AK Partili Ünal'ın açıklamaları şu şekilde;
“Aralık ayının birinci oturumunda Özgür Solmaz adlı meclis üyesi kardeşimin gündeme getirdiği temizlik araçları, temizlik hizmeti ihalesiyle alakalı yapmış olduğunuz itiraf niteliğindeki açıklamaları tüm meclis olarak hayret ve şaşkınlıkla izledik. Belediye Başkanının konuşmasının detayından örnek verelim; İhaleye 7 firma girdi. Temizlik ihalesine, temizlik araçları ihalesine yedi firma girdi. Ancak 6 tanesi bir lira ile beş lira arasında teminat yatırdılar dediniz. Ben değil, siz dediniz. Yani bilerek, isteyerek 6 firma yanlış ya da eksik teminat yatırmış. Geriye kalan ve işi bilen muhasebeci, akıllı tek firma doğru teminat yatırmış ve tek başına girdiği ihaleyi almış. Bunun adını benim anlatmama gerek yok. Bunun adı açık aleni ve net ihaleye fesat karıştırmaktır.”
“BİLEREK VE İSTEYEREK İHALEYE, FESATA MÜSAADE ETMESİ SUÇTUR”
“Sizin belediye başkanı olarak rekabet koşulu sağlanmadığı için ihaleyi tek başına iptal etme yetkiniz olmasına rağmen iptal etmediğiniz gibi mecbur kaldık dediniz. Bir önceki Meclis toplantısında belediye başkanı mecbur kaldık dedi.
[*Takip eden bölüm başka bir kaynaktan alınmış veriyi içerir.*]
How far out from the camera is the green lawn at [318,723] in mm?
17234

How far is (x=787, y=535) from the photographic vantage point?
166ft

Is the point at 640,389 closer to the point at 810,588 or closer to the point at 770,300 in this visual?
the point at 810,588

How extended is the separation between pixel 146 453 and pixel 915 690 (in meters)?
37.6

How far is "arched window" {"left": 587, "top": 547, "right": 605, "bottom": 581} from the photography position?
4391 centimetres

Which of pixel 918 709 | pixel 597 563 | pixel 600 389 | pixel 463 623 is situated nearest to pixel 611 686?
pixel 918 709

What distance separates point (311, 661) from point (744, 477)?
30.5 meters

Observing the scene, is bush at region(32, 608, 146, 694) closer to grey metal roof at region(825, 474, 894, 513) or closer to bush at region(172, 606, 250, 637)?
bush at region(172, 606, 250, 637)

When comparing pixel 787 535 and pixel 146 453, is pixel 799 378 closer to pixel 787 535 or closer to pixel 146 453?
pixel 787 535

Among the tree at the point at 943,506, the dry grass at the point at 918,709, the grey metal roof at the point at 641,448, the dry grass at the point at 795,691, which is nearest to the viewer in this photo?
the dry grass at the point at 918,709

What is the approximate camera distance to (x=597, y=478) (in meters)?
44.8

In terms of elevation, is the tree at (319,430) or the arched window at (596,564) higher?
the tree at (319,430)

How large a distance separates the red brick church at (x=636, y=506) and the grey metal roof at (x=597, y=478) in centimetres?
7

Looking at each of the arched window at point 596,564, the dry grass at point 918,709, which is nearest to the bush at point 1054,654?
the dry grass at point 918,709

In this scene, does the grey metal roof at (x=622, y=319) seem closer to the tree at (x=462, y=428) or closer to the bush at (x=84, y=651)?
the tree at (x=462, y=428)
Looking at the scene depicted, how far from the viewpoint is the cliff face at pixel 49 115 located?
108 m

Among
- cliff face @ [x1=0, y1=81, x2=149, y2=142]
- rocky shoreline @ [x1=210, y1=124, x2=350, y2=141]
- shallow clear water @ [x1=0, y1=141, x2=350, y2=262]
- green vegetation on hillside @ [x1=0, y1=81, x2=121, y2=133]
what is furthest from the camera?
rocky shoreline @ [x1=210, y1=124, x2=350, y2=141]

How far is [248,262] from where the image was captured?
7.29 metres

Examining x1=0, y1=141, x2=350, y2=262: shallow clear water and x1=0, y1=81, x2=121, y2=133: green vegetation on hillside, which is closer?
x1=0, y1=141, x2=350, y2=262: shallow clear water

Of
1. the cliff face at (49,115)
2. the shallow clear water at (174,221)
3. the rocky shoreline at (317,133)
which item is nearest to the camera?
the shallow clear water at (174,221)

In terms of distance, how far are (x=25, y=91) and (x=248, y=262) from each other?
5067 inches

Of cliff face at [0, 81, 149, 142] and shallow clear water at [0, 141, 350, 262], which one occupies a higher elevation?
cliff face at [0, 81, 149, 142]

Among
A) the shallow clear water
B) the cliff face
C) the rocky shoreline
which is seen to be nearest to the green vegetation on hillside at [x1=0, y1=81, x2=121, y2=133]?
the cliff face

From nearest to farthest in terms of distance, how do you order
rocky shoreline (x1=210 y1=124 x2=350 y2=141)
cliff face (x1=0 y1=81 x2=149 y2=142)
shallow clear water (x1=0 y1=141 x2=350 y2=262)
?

Mecbur kaldık cümlesi aciziyetin itirafıdır. Mecbur kaldık cümlesi ihaleye fesat karıştırdığının ispatıdır. Mecbur kaldık cümlesi aynı zamanda tehdittir. Öncelikle ben belediye başkanına, belediye başkanı olduğunu hatırlatmak istiyorum. Ancak bilerek ve isteyerek bu ihaleye, fesata müsaade etmesi, etmeniz suçtur. Bu konuyla alakalı ben öncelikle İç İşleri Bakanlığımıza sonra İzmir Cumhuriyet ve Karşıyaka Cumhuriyet Başsavcılığı'na ihbarda bulunuyorum. Ve bu kurumlarımızı gereğini yapmaları adına göreve davet ediyorum.”
“İNSANLARIN ACISI ÜZERİNDEN ÖTEKİLEŞTİRİCİ, AYRIŞTIRICI VE AĞDALI DİL KULLANILMAZ”
“Ayrıca geçen mecliste belediye başkanı bana bir geçmiş olsun cümlesi kurdu. Yoğun bakımda yatan annemle alakalı. Ve bu cümleyi kurarken Hasan Bey siz Ankaralıydınız değil mi? Eviniz Ankara'daydı değil mi diyerek ötekileştirici, ayrıştırıcı ve ağdalı bir dil kullandı. Bizim örf, gelenek ve adetlerimizde ve aldığımız aile terbiyesinde hastası olana sadece şifa dilenir. Cenazesi olana sadece başsağlığı dileriz. Ancak insanların acısı üzerinden ötekileştirici, ayrıştırıcı ve ağdalı dil kullanılmaz. Siyaseti bir kenara bırakalım. Benim belediye başkanına önerim makamı da bir kenarda bıraksın. Önce insan olmayı denesin. Ben annemi sabaha karşı kaybettim. Bu saate kadar ailemin yaşadığı Ankara'ya gitmedim. Gitmememin sebebi bugün mecliste tüm bunları dile getirmek istemdi. Bu konuşmayı belediye başkanı dilek ve temennileri iptal ederek yaptırmadı. Şimdi acımı yaşamaya Ankara'ya gidiyorum. Ve belediye başkanının ağdalı bir şekilde söylediği geçmiş olsun mesajını kendisine iade ediyorum.”